Naima’s addiction dominated her life, and she stopped going to school. She resorted to sex work to pay for heroin and alienated herself from her family. During this time, she contracted HIV, the virus that causes AIDS.

A medical officer dispenses methadone into a cup.
A medical officer dispenses methadone into a cup.
Alex Kamweru

People who inject drugs are disproportionately affected by HIV/AIDS, with HIV prevalence among people who inject drugs in Kenya estimated to be three to five times higher than the general population. People who inject drugs also face stigma and discrimination from their communities, law enforcement and health care providers, making access to HIV and other health services more challenging.
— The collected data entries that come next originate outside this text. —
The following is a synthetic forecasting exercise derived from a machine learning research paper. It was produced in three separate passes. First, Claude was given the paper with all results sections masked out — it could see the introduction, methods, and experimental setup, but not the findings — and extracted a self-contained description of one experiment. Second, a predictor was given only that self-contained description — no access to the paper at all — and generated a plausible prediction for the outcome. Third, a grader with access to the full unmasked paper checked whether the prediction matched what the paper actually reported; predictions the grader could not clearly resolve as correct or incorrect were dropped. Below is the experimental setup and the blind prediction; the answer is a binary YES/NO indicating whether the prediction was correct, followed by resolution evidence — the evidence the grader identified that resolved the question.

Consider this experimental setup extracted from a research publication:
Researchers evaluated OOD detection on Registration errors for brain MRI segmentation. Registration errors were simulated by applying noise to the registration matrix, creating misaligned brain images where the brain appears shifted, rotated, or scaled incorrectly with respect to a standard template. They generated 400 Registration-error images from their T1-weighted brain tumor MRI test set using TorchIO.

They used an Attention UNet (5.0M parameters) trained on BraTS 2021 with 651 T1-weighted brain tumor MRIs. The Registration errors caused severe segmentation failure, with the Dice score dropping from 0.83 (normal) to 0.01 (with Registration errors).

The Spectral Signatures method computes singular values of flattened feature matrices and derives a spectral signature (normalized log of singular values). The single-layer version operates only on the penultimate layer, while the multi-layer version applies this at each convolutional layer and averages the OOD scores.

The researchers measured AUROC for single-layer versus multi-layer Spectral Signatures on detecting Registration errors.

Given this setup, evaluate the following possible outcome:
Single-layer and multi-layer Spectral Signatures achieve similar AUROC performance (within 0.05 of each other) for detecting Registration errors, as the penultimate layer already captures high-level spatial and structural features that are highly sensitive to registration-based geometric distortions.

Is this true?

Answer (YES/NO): YES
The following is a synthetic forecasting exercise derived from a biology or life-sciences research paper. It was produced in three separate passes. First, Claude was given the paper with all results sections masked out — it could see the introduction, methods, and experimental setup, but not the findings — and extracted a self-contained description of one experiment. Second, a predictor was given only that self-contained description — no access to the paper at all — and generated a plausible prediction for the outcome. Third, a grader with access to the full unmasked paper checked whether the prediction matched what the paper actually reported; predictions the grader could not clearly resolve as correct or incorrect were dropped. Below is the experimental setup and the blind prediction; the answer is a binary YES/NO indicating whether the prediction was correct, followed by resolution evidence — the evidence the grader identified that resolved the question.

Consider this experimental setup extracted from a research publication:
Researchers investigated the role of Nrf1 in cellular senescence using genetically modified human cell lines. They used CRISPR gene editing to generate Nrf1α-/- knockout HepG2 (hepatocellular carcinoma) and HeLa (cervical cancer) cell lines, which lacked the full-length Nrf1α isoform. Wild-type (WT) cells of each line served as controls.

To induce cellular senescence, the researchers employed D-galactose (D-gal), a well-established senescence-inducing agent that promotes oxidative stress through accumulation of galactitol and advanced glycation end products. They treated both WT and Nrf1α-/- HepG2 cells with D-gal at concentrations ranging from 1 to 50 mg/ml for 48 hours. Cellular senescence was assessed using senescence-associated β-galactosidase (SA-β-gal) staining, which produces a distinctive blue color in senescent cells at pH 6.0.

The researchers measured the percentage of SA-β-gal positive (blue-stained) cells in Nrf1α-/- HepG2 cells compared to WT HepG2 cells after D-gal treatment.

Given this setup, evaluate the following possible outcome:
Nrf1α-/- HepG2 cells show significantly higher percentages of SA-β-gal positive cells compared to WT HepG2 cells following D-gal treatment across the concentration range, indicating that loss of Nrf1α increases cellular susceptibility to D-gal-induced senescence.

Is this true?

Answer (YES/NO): YES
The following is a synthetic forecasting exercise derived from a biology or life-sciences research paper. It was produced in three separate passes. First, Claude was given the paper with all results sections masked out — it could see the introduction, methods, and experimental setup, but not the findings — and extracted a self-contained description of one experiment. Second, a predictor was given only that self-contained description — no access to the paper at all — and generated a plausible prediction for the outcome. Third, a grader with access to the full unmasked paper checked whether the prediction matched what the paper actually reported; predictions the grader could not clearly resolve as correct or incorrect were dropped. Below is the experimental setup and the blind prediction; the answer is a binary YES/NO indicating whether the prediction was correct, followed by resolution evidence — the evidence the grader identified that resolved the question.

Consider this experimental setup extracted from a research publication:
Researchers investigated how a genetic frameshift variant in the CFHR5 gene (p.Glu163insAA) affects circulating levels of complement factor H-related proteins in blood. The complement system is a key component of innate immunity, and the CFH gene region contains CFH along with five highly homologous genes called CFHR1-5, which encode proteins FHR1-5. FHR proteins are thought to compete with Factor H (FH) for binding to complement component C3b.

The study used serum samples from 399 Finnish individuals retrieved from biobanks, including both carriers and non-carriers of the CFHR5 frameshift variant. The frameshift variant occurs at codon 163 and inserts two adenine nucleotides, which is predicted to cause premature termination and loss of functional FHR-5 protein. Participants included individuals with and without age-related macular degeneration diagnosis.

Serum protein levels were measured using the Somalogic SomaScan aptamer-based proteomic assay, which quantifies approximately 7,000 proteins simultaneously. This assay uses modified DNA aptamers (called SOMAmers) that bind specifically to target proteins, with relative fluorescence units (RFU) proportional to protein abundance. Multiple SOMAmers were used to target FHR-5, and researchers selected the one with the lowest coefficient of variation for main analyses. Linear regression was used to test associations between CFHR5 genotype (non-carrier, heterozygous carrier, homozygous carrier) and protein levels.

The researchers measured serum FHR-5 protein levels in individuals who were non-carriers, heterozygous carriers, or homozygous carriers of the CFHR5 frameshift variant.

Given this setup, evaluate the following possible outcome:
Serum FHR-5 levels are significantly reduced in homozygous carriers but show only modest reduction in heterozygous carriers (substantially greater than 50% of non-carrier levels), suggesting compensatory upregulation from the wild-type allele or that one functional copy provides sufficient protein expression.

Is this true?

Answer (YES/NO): NO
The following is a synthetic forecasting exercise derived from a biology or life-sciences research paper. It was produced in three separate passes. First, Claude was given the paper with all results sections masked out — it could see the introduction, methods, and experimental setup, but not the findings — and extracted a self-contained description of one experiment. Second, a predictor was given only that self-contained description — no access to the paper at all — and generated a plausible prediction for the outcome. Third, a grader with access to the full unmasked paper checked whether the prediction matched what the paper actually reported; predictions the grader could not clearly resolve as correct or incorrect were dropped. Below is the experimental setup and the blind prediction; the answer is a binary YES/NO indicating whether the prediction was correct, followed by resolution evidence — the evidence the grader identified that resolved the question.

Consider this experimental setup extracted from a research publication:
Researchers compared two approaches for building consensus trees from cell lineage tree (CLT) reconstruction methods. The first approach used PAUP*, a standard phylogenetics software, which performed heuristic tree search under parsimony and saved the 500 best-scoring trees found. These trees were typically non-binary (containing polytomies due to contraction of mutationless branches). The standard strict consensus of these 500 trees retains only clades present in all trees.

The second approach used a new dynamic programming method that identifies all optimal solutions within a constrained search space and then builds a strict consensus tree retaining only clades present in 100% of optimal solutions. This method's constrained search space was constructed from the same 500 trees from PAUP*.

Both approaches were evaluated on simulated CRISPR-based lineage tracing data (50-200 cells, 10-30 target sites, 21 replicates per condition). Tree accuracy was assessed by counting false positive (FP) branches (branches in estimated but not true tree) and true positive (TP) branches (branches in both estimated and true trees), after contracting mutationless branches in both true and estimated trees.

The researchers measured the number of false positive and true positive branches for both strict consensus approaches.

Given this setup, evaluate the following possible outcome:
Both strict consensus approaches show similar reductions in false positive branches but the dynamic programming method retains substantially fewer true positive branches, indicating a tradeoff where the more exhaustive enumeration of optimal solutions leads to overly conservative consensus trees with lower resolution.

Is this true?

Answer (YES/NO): NO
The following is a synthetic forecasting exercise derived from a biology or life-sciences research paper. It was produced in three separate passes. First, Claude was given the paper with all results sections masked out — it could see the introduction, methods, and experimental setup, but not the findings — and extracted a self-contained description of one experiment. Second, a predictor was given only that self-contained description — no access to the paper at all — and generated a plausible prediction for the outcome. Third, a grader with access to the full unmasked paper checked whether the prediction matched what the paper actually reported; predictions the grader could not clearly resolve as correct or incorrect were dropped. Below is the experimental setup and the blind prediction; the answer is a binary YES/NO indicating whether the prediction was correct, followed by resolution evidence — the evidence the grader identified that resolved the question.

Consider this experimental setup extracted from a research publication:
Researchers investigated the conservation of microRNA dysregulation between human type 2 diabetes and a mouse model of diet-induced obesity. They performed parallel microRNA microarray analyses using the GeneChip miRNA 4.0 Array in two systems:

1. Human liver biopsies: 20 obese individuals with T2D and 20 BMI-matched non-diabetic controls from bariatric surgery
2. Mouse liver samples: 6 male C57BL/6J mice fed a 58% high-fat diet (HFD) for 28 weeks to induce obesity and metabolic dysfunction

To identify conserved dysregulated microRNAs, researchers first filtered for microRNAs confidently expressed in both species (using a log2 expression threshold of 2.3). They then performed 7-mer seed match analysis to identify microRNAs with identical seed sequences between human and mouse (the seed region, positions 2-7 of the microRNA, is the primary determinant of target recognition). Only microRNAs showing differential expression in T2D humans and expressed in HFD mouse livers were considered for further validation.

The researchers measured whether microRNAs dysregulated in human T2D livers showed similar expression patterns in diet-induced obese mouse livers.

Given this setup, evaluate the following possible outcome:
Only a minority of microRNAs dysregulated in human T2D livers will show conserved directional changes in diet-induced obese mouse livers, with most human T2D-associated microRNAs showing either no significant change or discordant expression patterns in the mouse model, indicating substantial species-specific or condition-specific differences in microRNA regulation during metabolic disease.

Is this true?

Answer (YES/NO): YES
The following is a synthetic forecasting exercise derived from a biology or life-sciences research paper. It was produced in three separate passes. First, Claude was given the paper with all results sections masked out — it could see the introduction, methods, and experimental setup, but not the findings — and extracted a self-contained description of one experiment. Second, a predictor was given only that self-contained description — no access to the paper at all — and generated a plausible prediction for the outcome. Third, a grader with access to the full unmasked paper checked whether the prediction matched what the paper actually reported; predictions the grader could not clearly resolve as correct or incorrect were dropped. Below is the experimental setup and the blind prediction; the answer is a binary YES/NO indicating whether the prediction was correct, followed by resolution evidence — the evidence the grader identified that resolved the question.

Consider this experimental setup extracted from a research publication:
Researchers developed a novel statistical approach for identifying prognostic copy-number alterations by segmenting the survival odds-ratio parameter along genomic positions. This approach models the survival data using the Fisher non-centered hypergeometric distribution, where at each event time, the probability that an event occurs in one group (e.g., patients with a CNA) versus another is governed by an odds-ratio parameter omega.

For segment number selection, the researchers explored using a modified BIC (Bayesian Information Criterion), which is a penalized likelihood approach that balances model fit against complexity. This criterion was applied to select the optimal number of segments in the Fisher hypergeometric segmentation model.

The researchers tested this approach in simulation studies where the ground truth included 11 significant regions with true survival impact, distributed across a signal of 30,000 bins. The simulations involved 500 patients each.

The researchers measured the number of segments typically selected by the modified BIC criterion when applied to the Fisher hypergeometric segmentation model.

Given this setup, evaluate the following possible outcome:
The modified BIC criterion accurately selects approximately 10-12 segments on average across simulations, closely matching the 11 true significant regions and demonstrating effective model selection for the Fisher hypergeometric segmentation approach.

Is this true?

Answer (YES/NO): NO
In September 2015, a friend brought Naima to a seminar on methadone. At first, she and her friends were suspicious. “We thought it was poison meant to kill addicts so we would no longer be on the streets,” she said.

But then a thought occurred to her—heroin is a poison that was slowly killing them one by one—so if methadone was something that could potentially help free her from the grips of addiction, she wanted to try it.

Every day she went to the MAT clinic. “My appetite came back and I could sleep again,” she said, explaining the sense of empowerment and control she began to feel over her addiction. “I no longer felt like I needed heroin every time. I got back in touch with my family.”

Naima and her daughter
Naima and her daughter
Alex Kamweru

She stopped sex work, eventually moved back in with her parents and slowly started to piece her life back together. During this time, she found out she was pregnant. A medical officer at the MAT clinic advised her that, even though she was HIV-positive, if she took antiretroviral (ARV) medication and regularly visited a doctor, her baby could be born HIV-negative—something she did not know was possible.

Naima took ARVs she received from a USAID-supported facility, along with her daily methadone regimen. Seven months ago, her daughter was born healthy and HIV-free. Today, she volunteers for a civil society organization that educates heroin users on the benefits of methadone and provides referrals to the MAT clinic.

Her mother, now an overjoyed grandmother, beams with pride: “My daughter and granddaughter were saved by methadone.”

*Last name withheld to protect privacy.